Küche und Wohnzimmer waren nicht räumlich getrennt, neben der Kücheninsel stand ein Esstisch mit harten, unbequemen Stühlen für vier Personen. Auf der anderen Seite des Raumes stand ein schwarzes Sofa und zwei dazu passende Sessel, ein Schrank mit einem Fernseher und ein kleines Regal wo DVDs und Spiele standen. In der Ecke war sogar ein Hometrainer und Hanteln, ein weiterer Beweis dafür dass er auf seinen Körper achtete.

»Setzt euch ruhig.« Wir setzten uns beide an den Esstisch, dann stellte er Will ein Bier und mir ein Glas Cola hin, ehe er sich auf den Stuhl neben mir fallen ließ.

»Also, was ist euer Anliegen?« In kurzen Worten erklärte Will, was er sich genau vorstellte und Sebastian hob eine Augenbraue.

»Ich könnte euch so etwas besorgen, das sollte kein Problem sein.«

»Danke, du hilfst uns damit wirklich.«

»Keine Ursache! Ich freue mich sogar, dass ihr euch bei mir gemeldet habt, ich habe eigentlich nicht damit gerechnet dass ihr das tun würdet. Wie geht es eigentlich deiner Schulter?« Ohne es zu merken war er ins Du gewechselt, was ich aber in keinster Weise schlimm fand. Im Gegenteil, ich mochte es sogar. Irgendwie wurde mir dieser Sebastian immer sympathischer.

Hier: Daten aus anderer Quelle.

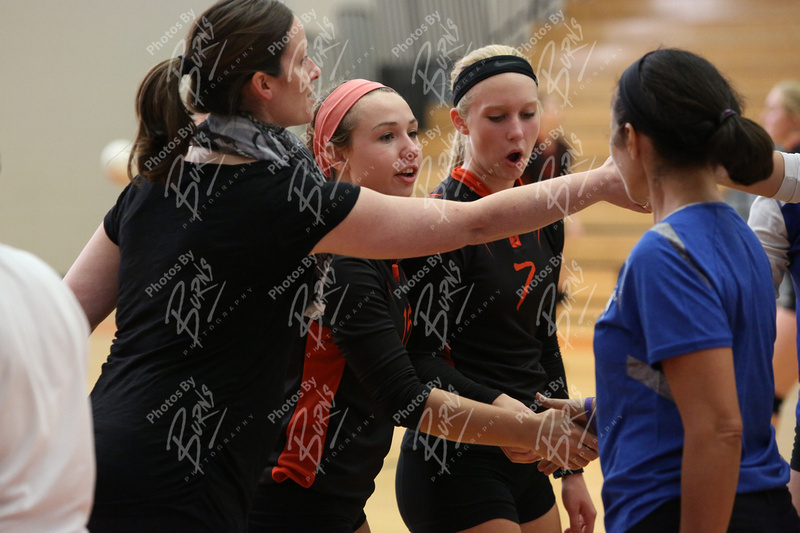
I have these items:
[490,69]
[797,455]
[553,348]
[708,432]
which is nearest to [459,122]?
[490,69]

»Ganz gut, ist keine schlimme Schusswunde.«

»Dein plötzlicher Wandel ist wirklich beängstigend. Gestern warst du noch so kalt und arrogant und heute kommst du einem vor wie der freundliche, zuvorkommende Nachbar.« Wills Stimme klang, trotz seiner nicht gerade netten Worte, dennoch normal, fast schon nett. Normalerweise würde er jetzt genervt mit den Augen rollen oder Sebastian misstrauisch betrachten, doch diesmal war es anders.

»Das tut mir leid, wirklich. Es war auch nicht böse gemeint, es ist einfach eine Angewohnheit von mir, Fremden gegenüber denen ich nicht traue so unfreundlich zu sein.«

»Du scheinst ja immerhin deine Meinung geändert zu haben, wenn du uns sogar in deine Wohnung lässt und uns hilfst. Wie viel schulden wir dir dafür?«, fragte Will weiter doch Sebastian schüttelte mit dem Kopf.

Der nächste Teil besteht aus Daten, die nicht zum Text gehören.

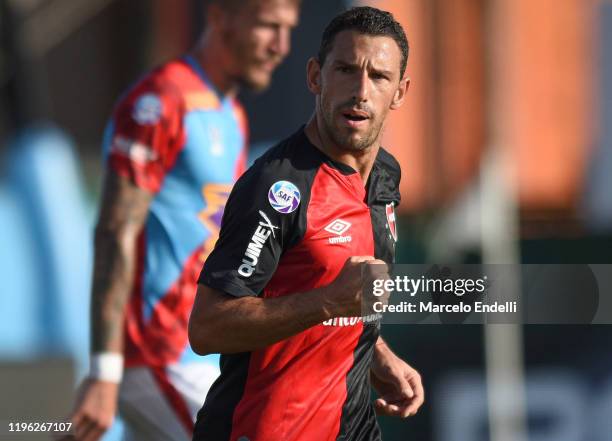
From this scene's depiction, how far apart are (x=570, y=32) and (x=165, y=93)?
423 cm

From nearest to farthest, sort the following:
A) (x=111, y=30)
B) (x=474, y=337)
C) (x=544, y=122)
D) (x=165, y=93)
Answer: (x=165, y=93) → (x=474, y=337) → (x=544, y=122) → (x=111, y=30)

»Ich will kein Geld, davon habe ich genug. Es reicht mir wenn ich damit einfach meine Schuld begleichen kann.«

»Du stehst nicht in meiner Schuld, nur weil ich dir das Leben gerettet habe. Es war immerhin unser Job«, antwortete ich und er schaute mich nachdenklich an.

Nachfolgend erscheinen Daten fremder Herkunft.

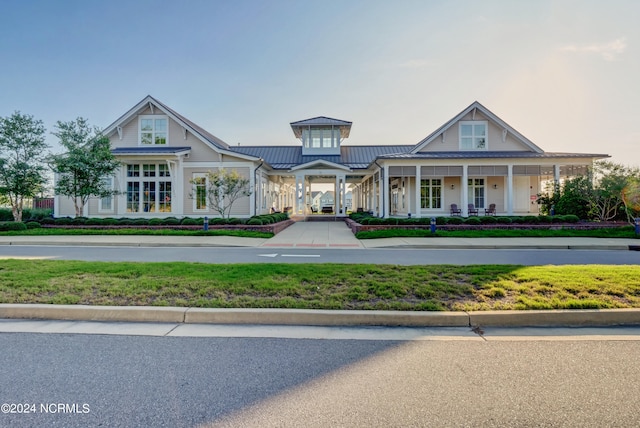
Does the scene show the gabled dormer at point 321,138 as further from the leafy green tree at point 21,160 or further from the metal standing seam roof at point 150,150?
the leafy green tree at point 21,160

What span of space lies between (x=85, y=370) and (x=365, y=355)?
2.87 metres

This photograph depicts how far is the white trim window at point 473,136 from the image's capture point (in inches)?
928

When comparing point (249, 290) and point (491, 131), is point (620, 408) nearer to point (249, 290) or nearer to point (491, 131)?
point (249, 290)

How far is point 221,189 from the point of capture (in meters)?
21.1

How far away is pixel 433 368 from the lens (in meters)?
3.57

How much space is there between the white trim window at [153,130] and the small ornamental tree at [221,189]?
13.9 ft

»Ich glaube du hättest mich auch gerettet, wenn es nicht dein Job gewesen wäre. Auch wenn du für Geld Leute umbringst, kommt es mir nicht so vor als ob du ein schlechter Mensch wärst. Allerdings wundert es mich, wie jemand der etwa in meinem Alter ist schon zu so einer Art von Arbeit kommt...« Will lachte laut auf und ich warf ihm einen alles andere als freundlichen Blick zu.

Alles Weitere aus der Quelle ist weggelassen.